На мгновение взгляд голубых глаз Бизли задумчиво задержался на Подушечных холмах.
– Убрался бы с планеты. Убрался подальше. На сотню лет. Потом тот человек – он – умрет, и ты сможешь вернуться, свеженький, как только что расцветшая ромашка.
– Но как, сэр? Как мне это сделать?
Бизли потрепал его по плечу, одарил широкой молчаливой улыбкой, вставил ногу в стремя, запрыгнул в седло и посмотрел на Рода сверху вниз.
– Не знаю, сосед. Но все равно желаю тебе удачи. Я сделал больше, чем следовало. До свидания.
Он легко хлопнул лошадь раскрытой ладонью, выехал со двора и перешел на легкий галоп.
Род в одиночестве остался стоять в дверях.
Глава 4
Старые поломанные сокровища в щели
После отъезда Бизли Род потерянно бродил по ферме. Он скучал по деду, который был жив, пока длились три его первых детства, но умер, пока Род преодолевал четвертое условное детство в попытке исцелить свое телепатическое увечье. Он скучал даже по тетушке Марго, которая выбрала добровольный Уход в возрасте девятисот двух лет. Он мог спросить совета у многочисленных кузин и родственников; на ферме было два работника; он даже мог попытаться повидать саму мамусеньку Хиттон, потому что она когда-то была замужем за одним из его одиннадцатикратных двоюродных прадедов. Но сейчас он не хотел компании. Люди ничем не могли ему помочь. Почсек тоже был человеком. Подумать только, Пылкий Простак обзавелся властью! Род знал, что это только его битва.
Его собственная.
Что было его собственным прежде?
Даже его жизнь не принадлежала ему. Он помнил обрывки своих детств. У него даже остались смутные неприятные воспоминания о сезонах боли, когда его отправляли обратно в младенчество, не меняя размеров тела. Он этого не выбирал. Так приказал старик, или это одобрил вице-председатель, или об этом попросила тетушка Марго. Никто не спрашивал мнения Рода, лишь говорил: «Ты согласишься…»
Он соглашался.
Он был хорошим – таким хорошим, что временами ненавидел их всех и гадал, знают ли они, что он их ненавидит. Ненависть никогда не длилась долго, потому что настоящие люди проявляли ради него слишком много благожелательности, слишком много доброты, слишком много усердия. Ему приходилось любить их в ответ.
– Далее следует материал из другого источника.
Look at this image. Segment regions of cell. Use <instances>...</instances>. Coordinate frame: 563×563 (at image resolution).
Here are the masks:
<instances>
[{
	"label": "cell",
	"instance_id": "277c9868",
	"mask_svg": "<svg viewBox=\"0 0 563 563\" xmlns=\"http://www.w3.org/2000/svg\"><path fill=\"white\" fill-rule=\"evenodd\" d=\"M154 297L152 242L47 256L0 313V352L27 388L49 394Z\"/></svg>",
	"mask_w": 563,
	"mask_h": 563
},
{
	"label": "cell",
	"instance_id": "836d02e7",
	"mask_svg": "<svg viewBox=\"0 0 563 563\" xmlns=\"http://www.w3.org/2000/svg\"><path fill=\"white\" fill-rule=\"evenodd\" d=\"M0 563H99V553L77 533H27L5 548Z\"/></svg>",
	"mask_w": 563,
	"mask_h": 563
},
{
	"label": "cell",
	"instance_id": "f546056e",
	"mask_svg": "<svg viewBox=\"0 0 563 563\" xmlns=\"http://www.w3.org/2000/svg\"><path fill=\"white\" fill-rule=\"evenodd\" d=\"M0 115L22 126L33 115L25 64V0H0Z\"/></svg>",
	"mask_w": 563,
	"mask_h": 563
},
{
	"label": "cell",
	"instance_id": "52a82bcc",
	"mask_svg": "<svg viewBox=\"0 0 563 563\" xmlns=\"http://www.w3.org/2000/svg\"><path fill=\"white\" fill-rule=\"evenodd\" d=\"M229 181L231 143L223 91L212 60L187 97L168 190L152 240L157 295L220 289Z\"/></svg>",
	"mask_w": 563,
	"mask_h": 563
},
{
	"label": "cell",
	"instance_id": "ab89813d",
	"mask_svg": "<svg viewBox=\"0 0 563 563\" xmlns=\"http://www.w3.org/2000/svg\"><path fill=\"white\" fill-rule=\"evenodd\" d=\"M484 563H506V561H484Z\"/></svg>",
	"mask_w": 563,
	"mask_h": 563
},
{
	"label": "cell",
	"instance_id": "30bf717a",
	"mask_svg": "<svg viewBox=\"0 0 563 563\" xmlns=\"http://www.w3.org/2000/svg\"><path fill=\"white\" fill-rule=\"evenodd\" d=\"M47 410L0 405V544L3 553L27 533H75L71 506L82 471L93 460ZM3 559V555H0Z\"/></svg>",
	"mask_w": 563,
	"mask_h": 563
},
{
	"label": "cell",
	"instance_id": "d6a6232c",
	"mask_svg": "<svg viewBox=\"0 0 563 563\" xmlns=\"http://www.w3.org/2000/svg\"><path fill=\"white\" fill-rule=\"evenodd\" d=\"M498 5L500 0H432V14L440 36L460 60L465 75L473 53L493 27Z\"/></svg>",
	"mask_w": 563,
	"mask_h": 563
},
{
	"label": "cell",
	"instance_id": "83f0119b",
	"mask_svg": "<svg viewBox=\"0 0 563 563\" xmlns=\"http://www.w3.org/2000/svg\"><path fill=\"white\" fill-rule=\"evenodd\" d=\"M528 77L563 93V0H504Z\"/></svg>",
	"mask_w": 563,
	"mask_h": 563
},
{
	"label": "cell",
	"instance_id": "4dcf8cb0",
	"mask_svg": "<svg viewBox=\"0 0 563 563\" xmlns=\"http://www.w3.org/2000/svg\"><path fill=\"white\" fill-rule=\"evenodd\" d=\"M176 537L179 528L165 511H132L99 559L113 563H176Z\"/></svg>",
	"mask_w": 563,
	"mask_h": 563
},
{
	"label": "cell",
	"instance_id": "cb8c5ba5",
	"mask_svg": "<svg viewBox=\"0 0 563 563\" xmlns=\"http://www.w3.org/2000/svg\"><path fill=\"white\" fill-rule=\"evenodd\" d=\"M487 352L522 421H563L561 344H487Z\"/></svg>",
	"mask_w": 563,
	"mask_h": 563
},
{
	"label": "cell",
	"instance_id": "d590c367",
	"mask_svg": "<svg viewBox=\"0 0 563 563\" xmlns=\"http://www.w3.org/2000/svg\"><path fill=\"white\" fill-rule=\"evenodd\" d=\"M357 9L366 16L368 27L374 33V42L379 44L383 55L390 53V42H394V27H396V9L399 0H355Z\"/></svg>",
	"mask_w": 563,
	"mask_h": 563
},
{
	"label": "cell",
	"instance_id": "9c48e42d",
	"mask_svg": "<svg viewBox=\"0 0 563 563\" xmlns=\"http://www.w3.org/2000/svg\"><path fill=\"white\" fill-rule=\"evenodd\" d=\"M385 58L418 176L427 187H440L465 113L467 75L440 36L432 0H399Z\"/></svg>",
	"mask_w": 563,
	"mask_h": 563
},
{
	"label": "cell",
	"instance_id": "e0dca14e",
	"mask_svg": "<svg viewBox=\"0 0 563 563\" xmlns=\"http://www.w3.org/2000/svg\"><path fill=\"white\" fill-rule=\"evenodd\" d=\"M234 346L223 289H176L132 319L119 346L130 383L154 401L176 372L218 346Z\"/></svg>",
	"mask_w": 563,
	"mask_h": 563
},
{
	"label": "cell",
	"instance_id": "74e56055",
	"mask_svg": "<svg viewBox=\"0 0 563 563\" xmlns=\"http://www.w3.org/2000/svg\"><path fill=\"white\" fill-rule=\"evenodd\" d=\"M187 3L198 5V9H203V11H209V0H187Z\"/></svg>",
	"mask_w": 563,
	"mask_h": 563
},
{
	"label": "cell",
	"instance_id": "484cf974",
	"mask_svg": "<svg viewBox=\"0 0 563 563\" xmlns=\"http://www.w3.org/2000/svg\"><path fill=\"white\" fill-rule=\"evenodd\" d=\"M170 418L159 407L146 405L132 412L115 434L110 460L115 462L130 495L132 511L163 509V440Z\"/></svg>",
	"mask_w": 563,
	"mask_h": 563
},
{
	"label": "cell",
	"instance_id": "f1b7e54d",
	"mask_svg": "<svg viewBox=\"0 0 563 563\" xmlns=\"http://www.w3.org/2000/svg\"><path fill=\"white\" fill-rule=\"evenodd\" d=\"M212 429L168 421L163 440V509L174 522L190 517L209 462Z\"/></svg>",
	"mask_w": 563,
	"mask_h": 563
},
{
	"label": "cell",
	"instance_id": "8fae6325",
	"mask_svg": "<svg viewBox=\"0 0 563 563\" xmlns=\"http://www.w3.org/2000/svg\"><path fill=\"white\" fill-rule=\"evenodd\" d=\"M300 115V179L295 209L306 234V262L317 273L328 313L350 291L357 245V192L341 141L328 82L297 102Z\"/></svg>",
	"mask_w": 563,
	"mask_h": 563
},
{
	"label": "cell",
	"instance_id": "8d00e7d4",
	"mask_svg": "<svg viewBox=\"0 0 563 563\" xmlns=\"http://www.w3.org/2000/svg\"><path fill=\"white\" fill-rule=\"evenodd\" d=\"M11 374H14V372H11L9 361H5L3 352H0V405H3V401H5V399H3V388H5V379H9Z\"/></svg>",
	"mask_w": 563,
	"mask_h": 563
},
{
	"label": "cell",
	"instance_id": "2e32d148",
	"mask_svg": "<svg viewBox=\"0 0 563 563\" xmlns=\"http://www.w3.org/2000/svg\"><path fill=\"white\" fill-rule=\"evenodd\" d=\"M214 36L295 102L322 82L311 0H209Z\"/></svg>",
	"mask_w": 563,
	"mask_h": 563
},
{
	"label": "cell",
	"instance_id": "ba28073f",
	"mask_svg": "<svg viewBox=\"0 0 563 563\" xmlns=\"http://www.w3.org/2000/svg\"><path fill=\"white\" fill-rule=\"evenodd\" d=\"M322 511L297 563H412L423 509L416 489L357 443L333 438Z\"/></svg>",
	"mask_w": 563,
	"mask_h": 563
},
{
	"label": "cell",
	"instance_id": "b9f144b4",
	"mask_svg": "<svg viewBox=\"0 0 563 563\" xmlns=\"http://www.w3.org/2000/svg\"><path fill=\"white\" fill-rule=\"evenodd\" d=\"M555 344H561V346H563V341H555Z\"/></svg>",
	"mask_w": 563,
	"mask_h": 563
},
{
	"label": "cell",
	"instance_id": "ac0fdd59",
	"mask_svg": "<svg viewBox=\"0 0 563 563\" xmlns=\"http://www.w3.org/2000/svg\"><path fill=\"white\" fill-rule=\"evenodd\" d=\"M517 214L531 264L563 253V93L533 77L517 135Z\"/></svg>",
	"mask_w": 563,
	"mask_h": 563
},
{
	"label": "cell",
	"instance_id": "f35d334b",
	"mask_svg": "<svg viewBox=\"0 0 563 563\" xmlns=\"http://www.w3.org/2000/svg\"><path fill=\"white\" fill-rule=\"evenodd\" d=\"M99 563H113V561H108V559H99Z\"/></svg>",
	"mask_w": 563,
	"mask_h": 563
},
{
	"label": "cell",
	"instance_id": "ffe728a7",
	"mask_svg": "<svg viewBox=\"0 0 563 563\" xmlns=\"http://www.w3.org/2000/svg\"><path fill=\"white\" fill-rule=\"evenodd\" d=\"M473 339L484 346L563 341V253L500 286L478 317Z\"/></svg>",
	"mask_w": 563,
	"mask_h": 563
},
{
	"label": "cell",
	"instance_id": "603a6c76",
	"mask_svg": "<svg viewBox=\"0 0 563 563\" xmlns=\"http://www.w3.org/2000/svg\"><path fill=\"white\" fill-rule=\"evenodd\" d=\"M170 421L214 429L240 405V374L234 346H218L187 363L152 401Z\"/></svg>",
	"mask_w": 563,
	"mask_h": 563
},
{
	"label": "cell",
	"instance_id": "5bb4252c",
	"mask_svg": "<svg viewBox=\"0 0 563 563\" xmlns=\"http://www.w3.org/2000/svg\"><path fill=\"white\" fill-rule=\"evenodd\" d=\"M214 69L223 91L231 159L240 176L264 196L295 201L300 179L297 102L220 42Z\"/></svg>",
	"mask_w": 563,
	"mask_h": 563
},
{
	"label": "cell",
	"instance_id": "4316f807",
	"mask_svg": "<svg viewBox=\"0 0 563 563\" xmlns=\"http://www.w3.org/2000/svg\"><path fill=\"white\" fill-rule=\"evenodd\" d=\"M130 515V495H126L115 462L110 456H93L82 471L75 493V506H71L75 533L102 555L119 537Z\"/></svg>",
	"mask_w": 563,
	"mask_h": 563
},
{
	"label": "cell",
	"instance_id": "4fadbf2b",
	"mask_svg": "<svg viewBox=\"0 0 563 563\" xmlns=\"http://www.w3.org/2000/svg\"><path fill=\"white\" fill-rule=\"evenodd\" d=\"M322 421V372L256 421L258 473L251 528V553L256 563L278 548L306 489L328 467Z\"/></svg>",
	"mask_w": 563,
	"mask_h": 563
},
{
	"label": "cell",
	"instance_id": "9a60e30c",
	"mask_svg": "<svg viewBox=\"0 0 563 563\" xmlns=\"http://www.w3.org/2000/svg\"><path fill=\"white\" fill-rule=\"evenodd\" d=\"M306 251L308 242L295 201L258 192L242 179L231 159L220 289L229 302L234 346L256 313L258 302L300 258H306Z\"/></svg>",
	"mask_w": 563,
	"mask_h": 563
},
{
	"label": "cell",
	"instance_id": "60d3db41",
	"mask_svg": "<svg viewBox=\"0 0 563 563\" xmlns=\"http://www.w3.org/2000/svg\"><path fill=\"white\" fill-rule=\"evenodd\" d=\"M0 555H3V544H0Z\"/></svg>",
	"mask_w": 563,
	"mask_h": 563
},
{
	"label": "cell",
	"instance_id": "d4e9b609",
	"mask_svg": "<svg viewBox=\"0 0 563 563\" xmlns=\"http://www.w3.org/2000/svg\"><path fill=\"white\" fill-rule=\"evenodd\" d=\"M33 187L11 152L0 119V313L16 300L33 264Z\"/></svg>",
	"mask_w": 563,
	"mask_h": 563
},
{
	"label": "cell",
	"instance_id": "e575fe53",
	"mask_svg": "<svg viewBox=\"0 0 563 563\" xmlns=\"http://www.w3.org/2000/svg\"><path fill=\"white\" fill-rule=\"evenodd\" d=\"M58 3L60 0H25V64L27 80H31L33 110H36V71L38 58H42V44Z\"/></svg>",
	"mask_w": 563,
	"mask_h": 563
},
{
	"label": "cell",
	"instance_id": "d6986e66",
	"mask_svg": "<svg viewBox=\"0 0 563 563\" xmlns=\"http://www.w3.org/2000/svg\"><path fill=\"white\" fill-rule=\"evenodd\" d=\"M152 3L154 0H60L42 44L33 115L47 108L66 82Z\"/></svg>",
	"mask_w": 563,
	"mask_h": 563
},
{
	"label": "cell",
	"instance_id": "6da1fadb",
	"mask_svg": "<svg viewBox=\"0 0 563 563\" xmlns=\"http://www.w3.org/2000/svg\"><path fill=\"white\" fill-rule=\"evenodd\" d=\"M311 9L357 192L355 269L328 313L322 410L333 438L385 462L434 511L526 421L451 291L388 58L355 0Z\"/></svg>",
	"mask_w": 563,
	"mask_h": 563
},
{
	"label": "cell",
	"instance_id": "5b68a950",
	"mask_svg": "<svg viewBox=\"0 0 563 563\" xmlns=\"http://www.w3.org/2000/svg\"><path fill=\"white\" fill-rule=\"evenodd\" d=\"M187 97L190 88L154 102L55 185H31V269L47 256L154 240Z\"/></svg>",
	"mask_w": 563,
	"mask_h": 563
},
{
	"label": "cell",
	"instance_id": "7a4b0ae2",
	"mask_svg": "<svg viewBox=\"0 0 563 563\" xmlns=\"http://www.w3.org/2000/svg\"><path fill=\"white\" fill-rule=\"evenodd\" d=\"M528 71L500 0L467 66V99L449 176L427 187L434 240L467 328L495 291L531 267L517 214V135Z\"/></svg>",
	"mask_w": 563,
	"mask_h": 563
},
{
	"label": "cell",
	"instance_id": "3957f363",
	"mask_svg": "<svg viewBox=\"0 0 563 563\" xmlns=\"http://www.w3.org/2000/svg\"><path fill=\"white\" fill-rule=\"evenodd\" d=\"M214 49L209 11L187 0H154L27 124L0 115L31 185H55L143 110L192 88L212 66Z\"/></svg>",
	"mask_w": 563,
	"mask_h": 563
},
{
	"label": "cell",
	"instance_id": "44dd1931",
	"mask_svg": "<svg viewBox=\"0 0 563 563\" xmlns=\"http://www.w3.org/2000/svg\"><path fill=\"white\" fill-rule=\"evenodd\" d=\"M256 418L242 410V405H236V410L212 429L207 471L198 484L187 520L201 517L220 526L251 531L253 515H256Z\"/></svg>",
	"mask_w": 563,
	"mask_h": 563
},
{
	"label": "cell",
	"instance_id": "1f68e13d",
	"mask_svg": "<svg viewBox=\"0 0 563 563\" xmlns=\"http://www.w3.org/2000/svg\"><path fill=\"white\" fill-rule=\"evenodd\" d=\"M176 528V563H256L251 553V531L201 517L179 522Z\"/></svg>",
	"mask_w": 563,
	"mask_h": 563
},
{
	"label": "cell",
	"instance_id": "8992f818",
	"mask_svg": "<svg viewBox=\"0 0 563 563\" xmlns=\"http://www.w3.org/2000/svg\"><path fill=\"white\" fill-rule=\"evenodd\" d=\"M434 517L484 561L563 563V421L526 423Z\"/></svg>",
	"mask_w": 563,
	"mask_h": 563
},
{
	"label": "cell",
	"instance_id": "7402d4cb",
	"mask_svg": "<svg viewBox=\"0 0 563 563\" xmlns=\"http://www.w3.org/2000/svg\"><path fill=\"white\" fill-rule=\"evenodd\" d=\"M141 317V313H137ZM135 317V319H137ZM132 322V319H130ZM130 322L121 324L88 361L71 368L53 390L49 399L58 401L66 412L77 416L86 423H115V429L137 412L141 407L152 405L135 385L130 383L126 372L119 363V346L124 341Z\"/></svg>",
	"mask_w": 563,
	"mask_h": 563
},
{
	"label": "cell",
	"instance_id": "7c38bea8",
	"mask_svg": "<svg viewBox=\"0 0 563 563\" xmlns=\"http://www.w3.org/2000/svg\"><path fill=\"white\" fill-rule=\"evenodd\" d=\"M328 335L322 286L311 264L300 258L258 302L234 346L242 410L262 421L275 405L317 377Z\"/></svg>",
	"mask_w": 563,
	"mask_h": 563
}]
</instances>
Пытаясь осмыслить все это, он расхаживал по своей ферме.
Большие овцы лежали на своих платформах, вечно больные, вечно огромные. Быть может, кто-то из них помнил, как был ягненком и мог бегать по жидкой травке, мог просовывать голову сквозь каучуковое покрытие каналов и пить воду, когда хотелось пить. Теперь они весили сотни тонн, их кормили кормораздаточные машины, за ними следили охраняющие машины, их осматривали автоматические ветеринары. Им давали немного пищи и воды через рот лишь потому, что фермерский опыт показал: они лучше набирали вес и дольше жили, если сохранять хоть какое-то сходство с нормальным существованием.